E agora estamos diante de um rompimento de um acordo do governo brasileiro com o cubano, e o fato é que mais de oito mil médicos cubanos estão indo embora e milhões de brasileiros vão ficar sem assistência. Isso é algo muito grave. E se recorreu aos médicos estrangeiros porque os brasileiros não se inscreveram. Agora estão lançando novas editais e certamente muitas dessas oito mil vagas não serão preenchidas. Tem uma concentração ainda muito grande na região Sul e Sudeste de profissionais médicos e a gente precisa desses profissionais em áreas ermas. Teria que ter uma política de Estado para distribuir esses profissionais Brasil afora, não só deixar que esses critérios de mercado façam isso. Os profissionais se estabelecem onde tem melhores condições de trabalho e remuneração. Tem que ter um movimento do poder público de melhorar as condições de trabalho e a remuneração e implantar políticas, pode ser uma carreira de estado, pensar em alternativas para fixar o profissional em áreas que precisam.
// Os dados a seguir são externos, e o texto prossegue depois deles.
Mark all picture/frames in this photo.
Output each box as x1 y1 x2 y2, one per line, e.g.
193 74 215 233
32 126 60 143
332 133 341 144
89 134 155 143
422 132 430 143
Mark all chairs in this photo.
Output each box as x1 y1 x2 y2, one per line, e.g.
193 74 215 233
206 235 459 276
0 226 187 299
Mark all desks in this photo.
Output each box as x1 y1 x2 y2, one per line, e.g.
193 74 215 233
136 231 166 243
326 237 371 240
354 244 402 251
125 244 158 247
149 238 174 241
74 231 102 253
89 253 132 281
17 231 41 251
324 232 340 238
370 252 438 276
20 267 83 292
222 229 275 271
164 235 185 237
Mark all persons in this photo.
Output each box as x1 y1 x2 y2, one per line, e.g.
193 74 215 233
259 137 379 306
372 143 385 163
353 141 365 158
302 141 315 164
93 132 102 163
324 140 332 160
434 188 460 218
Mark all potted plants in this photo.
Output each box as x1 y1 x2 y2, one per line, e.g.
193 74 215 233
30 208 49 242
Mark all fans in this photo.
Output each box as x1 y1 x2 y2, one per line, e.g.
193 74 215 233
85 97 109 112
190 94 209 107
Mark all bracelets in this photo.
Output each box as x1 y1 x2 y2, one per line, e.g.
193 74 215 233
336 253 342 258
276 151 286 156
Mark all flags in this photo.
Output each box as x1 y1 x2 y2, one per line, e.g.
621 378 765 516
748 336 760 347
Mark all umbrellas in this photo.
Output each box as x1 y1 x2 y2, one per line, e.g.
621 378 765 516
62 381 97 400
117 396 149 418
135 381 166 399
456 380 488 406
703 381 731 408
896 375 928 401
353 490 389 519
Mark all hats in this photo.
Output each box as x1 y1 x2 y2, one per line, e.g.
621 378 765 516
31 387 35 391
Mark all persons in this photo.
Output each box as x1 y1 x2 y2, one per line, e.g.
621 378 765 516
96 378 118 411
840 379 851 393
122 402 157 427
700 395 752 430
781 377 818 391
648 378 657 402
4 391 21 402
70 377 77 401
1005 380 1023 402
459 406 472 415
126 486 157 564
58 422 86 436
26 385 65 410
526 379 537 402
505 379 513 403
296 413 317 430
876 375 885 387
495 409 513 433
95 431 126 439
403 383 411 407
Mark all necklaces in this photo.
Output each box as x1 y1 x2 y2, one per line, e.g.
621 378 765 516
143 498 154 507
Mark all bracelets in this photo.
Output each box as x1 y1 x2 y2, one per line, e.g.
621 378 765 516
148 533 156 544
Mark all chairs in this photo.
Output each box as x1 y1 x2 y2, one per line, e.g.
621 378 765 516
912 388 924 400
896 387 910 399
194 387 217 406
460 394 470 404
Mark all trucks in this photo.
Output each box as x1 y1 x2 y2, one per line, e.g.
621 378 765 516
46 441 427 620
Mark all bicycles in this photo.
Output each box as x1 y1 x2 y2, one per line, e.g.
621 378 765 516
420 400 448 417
Sul21 – Na sua avaliação, seria necessário também criar novos cursos ou mais vagas nas universidades?
Antônio – O Conselho Federal de Medicina diz que temos médicos em quantidade suficiente, mas eu discordo. Acho que não é só uma questão de má distribuição, mas ainda temos poucos médicos para a proporção que precisamos. Isso é uma disputa mercadológica, a lei do mercado é assim: quanto menor a oferta, maior o valor. Recentemente publicaram uma portaria proibindo a abertura de novas escolas médicas, mas o fato é que a gente precisa ampliar e distribuir. Mas só formar o profissional não é o suficiente, porque ele tende a ficar nos grandes centros. Tem que ter um sistema de saúde que dê condição para o profissional se fixar nos lugares mais distantes.